Il coltivatore del Maryland
Siamo alla fine del diciassettesimo secolo. Ebenezer Cooke, Poeta Laureato, dall’Inghilterra viene spedito nel Nuovo Mondo con un doppio incarico: prendere possesso della piantagione di tabacco del padre e scrivere un grande poema epico sulla vita nelle colonie del Maryland. Inizia così un’odissea caotica nelle cui infinite trame nidificate, tra doppi e tripli scambi di identità, si susseguono naufragi e rapimenti, pirati e indiani, trafficanti d’oppio, prostitute amate, gemelle perdute, re indigeni, e un introvabile Diario Segreto contenente la storia di Pocahontas e una misteriosa ricetta afrodisiaca dagli ambigui poteri soprannaturali. E, come se non bastasse, ci sono le incessanti insidie carnali da cui il poeta cerca di difendere quel che ha di più caro: la propria verginità.
In questa imponente satira di tutti i vizi umani la tendenza di John Barth a mescolare il virtuosismo linguistico a una materia pulp è elevata a un livello quasi filosofico, e il risultato è uno dei romanzi più esilaranti della storia della letteratura.

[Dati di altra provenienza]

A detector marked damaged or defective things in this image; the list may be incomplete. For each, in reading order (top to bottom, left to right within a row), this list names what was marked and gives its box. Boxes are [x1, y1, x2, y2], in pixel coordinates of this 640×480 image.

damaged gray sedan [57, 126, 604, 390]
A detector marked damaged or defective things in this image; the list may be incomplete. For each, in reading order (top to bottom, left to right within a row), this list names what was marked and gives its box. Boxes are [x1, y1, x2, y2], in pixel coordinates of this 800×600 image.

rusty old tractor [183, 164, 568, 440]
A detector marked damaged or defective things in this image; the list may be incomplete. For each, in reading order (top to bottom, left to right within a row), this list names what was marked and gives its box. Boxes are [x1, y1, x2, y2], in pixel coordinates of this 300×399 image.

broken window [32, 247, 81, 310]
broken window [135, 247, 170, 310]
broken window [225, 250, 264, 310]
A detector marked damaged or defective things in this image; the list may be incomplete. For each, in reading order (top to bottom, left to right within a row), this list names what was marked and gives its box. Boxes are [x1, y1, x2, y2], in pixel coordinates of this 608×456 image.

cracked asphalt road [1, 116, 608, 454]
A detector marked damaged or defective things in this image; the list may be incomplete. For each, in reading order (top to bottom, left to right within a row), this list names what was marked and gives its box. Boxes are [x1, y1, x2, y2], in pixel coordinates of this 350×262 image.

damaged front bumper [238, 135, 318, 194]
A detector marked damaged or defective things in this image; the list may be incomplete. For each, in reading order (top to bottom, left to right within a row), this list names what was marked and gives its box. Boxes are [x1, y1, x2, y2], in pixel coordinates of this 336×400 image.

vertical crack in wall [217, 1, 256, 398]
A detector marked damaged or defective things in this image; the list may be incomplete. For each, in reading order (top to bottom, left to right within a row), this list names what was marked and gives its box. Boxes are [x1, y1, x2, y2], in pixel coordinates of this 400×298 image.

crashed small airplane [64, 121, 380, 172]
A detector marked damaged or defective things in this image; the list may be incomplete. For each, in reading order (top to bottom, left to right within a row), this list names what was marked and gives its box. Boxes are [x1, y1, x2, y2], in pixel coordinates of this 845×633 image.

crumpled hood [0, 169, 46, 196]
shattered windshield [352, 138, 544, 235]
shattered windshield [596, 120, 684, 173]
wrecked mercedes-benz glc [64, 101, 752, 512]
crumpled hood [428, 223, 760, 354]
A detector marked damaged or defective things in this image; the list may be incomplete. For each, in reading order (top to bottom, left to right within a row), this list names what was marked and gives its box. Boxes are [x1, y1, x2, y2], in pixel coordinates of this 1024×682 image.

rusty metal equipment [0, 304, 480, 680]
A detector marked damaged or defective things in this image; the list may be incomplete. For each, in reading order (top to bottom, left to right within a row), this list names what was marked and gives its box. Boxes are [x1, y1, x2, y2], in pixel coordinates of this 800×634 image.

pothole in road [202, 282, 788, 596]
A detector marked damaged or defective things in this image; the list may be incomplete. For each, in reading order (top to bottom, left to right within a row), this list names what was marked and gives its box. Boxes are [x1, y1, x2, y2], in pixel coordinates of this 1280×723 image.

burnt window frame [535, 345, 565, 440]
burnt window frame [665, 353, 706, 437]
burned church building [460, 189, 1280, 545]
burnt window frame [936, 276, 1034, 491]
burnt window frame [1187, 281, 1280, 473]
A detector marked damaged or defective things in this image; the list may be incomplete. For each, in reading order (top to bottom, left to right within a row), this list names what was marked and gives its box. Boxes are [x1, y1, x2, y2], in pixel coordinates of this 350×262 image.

Tra echi di Rabelais, Voltaire, Boccaccio e Cervantes, con una trama avvincente sostenuta da un’impressionante conoscenza storica, poetica e filosofica – e peripezie linguistiche che solo uno scrittore di immenso talento come Luciano Bianciardi poteva restituire intatte al lettore italiano – Il coltivatore del Maryland è considerato una delle opere più importanti del secondo Novecento e una delle massime espressioni della letteratura postmoderna, il cui potere di ammaliare e strabiliare ne fanno un classico fuori dal tempo.